Sementara dukungan terhadap aksi damai yang akan dilakukan pada 21 Februari ini terus mengalir. Dukungan kali ini datang dari  Lembaga Swadaya Masyarakat (LSM) Lumbung Informasi Rakyat (LIRA). Organisasi ini menyatakan siap turun dalam Aksi 212 karena prihatin dengan kondisi Kabupaten Jember.

"LIRA DPD Jember setelah mendapatkan arahan dari LIRA DPW JATIM dan suport langsung dari Presiden LIRA HM. Jusuf Rizal, kami seluruh pengurus kabupaten dan DPK di 31 kecamatan mencapai kata sepakat. Untuk ikut turun ke jalan dengan Aksi 212, dan juga prihatin dengan kegaduhan di Jember,” kata Sekda LIRA DPD Kabupaten Jember Andre Suswanto.

Menurut Andre, alasan DPD LIRA Jember ikut andil dalam aksi tersebut adalah merasa prihatin dengan kondisi kegaduhan yang  terjadi di Kabupaten Jember. Terutama mandeknya pembahasan APBD yang secara umum menyebabkan pembangunan di Jember tidak maksimal dan cenderung jalan di tempat.

“LSM LIRA mewakili semua kelompok masyarakat yang bergabung di dalamnya seperti, ada dari GTT, Buruh, Professional, Ulama, pengusaha dan Petani serta Tokoh Masyarakat sepakat untuk bersama kelompok masyarakat dan Ulama untuk turun ke jalan menyuarakan Aksi cinta Jember,” ungkap Andre.

Menurut Andre, terkait dengan aksi 212 pihaknya akan mempersiapkan segala sesuatu spanduk bentuk dukungan masyarakat. “Kami akan memulai aksi terlebih dahulu, dengan membuat Spanduk dukungan masyarakat terkait Aksi 212 dari kelompok LSM LIRA dan pendukungnya,” ucapnya.

Sementara Ketua DPD Lira Kabupaten Jember Ubaidillah menyatakan, sebagai sebuah  organisasi LIRA memiliki sikap tegas terkait sejumlah persoalan yang ada di Jember.

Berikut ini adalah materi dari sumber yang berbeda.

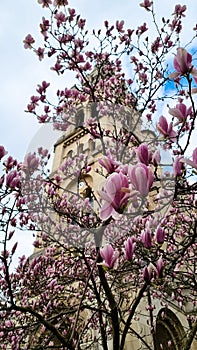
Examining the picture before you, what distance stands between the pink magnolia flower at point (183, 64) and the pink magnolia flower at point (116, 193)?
2.51ft

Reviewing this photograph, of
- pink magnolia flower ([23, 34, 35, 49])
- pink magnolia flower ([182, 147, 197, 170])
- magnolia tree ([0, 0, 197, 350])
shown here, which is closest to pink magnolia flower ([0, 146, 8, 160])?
magnolia tree ([0, 0, 197, 350])

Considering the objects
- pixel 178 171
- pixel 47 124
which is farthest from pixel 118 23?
pixel 178 171

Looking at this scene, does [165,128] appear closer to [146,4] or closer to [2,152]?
[2,152]

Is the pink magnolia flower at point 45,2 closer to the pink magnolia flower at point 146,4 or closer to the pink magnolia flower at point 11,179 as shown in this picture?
the pink magnolia flower at point 146,4

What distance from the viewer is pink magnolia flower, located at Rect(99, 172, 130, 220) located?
112 cm

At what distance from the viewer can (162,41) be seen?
181 inches

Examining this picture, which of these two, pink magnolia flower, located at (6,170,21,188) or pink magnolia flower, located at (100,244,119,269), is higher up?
pink magnolia flower, located at (6,170,21,188)

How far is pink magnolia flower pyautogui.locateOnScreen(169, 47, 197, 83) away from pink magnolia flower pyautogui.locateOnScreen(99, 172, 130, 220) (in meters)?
0.77

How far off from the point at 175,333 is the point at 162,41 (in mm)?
6086

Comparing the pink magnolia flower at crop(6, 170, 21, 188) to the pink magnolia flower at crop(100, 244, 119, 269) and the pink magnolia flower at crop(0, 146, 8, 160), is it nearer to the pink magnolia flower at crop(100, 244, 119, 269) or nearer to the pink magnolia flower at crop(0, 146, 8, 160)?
the pink magnolia flower at crop(0, 146, 8, 160)

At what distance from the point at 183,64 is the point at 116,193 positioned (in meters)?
0.85

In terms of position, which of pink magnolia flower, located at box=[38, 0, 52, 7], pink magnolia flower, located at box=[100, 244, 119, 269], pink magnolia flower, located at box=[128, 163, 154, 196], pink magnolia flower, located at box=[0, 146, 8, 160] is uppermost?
pink magnolia flower, located at box=[38, 0, 52, 7]

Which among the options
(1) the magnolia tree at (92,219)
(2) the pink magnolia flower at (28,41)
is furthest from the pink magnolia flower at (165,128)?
(2) the pink magnolia flower at (28,41)

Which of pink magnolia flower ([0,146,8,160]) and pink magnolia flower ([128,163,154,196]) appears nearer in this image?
pink magnolia flower ([128,163,154,196])
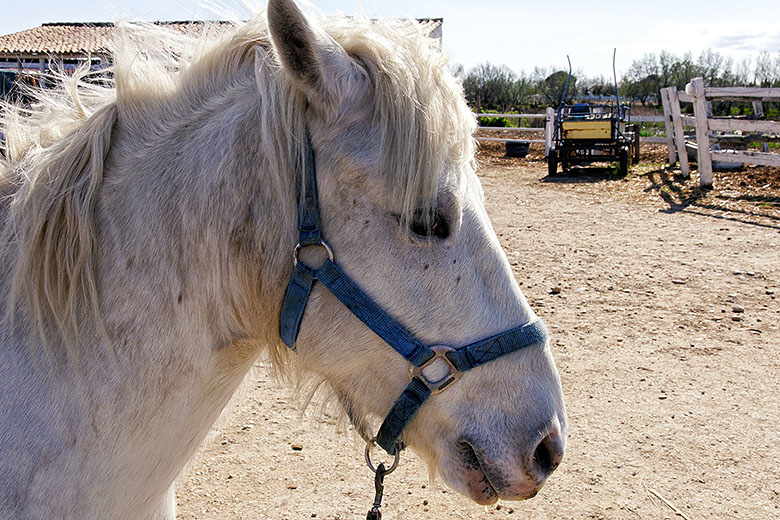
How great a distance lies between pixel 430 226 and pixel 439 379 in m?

Di antaranya jabatan kepala dinas yang belum definitif, persoalan infrastruktur dan yang lain. Utamanya persoalan komunikasi antara bupati dengan anggota DPRD.

“Ini ada apa, kemudian tidak ada ujung pangkalnya antara Bupati dan anggota Dewan. Padahal keduanya harus duduk bersama. Kalau begini terus bagaimana dengan nasib rakyat dan bagaimana pelayanan-pelayanan yang dilakukan oleh pemerintah kepada rakyat,” jelas Ubed.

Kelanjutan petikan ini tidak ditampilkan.